Delimitation Act: Year; Delimitation Order; Ref
Representation of the People Act, 1950: 1951; Delimitation of Parliamentary and Assembly Constituencies Order, 1951
Delimitation Commission Act, 1952: 1953–1955; Final Orders for the Delimitation of Constituencies, 1953–1955
1956: Delimitation of Parliamentary and Assembly Constituencies Order, 1956
1961: Delimitation of Parliamentary and Assembly Constituencies Order, 1961
Delimitation Commission Act, 1962: 1964; Delimitation Orders, 1964
1967: Delimitation Orders, 1967
Delimitation Act, 1972: 1976; Delimitation of Parliamentary and Assembly Constituencies Order, 1976
1986: Delimitation of Mizoram
1988: Delimitation of Arunachal Pradesh
1988: Delimitation of Goa
Delimitation Act, 2002: 2008; Delimitation of Parliamentary and Assembly Constituencies Order, 2008
2022: Delimitation Commission Final Order– Jammu and Kashmir
2023: Delimitation of Assam, 2023

== Apportionment of Parliamentary and Assembly seats ==
Up until 1976, after every Indian Census the seats of Lok Sabha, Rajya Sabha and State legislative assemblies of India were re-distributed respectively throughout the country so as to have equal population representation from every seat. The apportionment was done thrice as per 1951, 1961 and 1971 population census. However, during The Emergency, through Forty-second Amendment the government froze the total Parliamentary and Assembly seats in each state till 2001 Census.
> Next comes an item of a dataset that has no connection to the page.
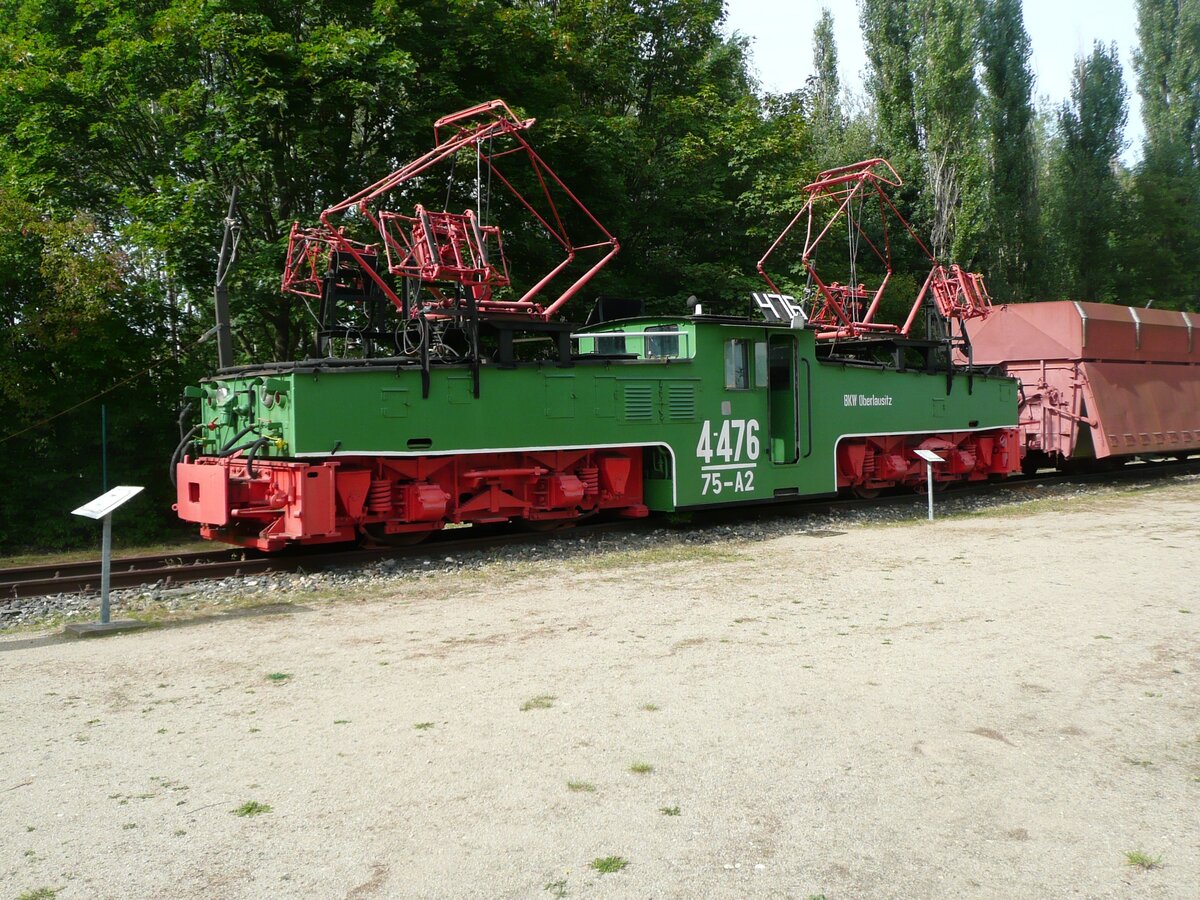 Die im Besucherpark Hagenwerder ausgestellte LEW EL 3 war die Standardlokomotive der mit 900 mm Schmalspur ausgerüsteten Kohlebahnen der Lausitzer Grubenbahnen.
This was done, mainly, due to wide discrepancies in family planning among the states. Thus, it gives time to states with higher fertility rates to implement family planning to bring the fertility rates down.

Even though the boundaries of constituencies were altered in 2001 to equate population among the parliamentary and assembly seats; the number of Lok Sabha seats that each state has and those of legislative assemblies has remained unaltered since 1971 census and may only be changed after 2026 as the constitution was again amended (84th amendment to Indian Constitution) in 2002 to continue the freeze on the total number of seats in each state till 2026. This was mainly done as states which had implemented family planning widely like Kerala, Tamil Nadu and Punjab would stand to lose many parliamentary seats and states with poor family planning programs and higher fertility rates like Uttar Pradesh, Bihar and Rajasthan would gain many of the seats transferred from better-performing states.